I flew to Georgia this weekend with PawPaw in his Bonanza airplane. I'm getting quite adept at climbing up onto the wing, easing down into the plane and sliding into my seat, putting on my earphones and connecting the jacks. I've learned how to read some of the instruments, and I love watching the GPS unit as it tracks the plane's progress. Coming back this afternoon, flying out of a tiny airport south of Atlanta, we were directed on a flight path over Stone Mountain, GA. I remember years ago climbing Stone Mountain and thinking of how HUGE it was. From the air, it doesn't look nearly as impressive. As a matter of fact, when PawPaw first said, "Look, there's Stone Mountain!" I thought he was wrong. That small mound of rock couldn't possibly be Stone Mountain, could it? As we got closer, it was obvious that it was, indeed, Stone Mountain. When we passed over it, I saw the lake that's around part of it, and the roads, and the park area - all vaguely familiar from when I was there years ago. I looked back as we passed and could even view the carving on the side!
I've flown with PawPaw many times, and I never cease to be amazed at how things look from a few thousand feet in the air. First of all, on the ground it looked like a brilliantly clear day. At six thousand feet, the layer of haze and pollution is clearly there - definitely worse around Atlanta than more rural areas. The other thing that I'm amazed about is how orderly and beautiful everything is - like a giant crazy quilt of shapes and colors and patterns - constantly changing as we go. During part of the trip we were above the expressway I usually travel when I'm driving between Tennessee and Georgia. Everything looks so different from the plane. At one point I found I-75 and tried to figure out which exits I could see. Later, I was able to pick out I-24 as it curved through Chattanooga, and then the foundry plant next to the river north of town. Most of the time, though, it was difficult to identify familiar places on the ground.
# # # # # # #
The request:
Answer the following questions using the flight account above.
(a) What model of airplane does PawPaw fly?
(b) At what altitude is the layer of haze and pollution said to be clearly visible?
(c) Which interstate is seen curving through Chattanooga?

Given data:
# # # # # # #
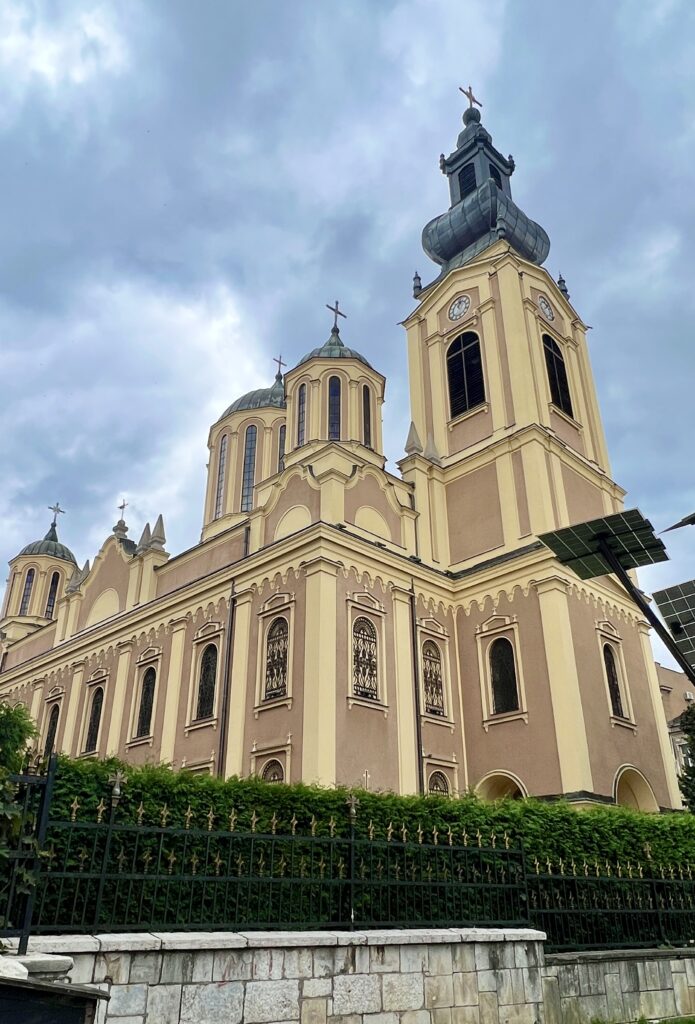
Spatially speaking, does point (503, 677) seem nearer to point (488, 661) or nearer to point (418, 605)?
# # # # # # #
Response for this exercise:
(a) A Bonanza.
(b) Six thousand feet.
(c) I-24.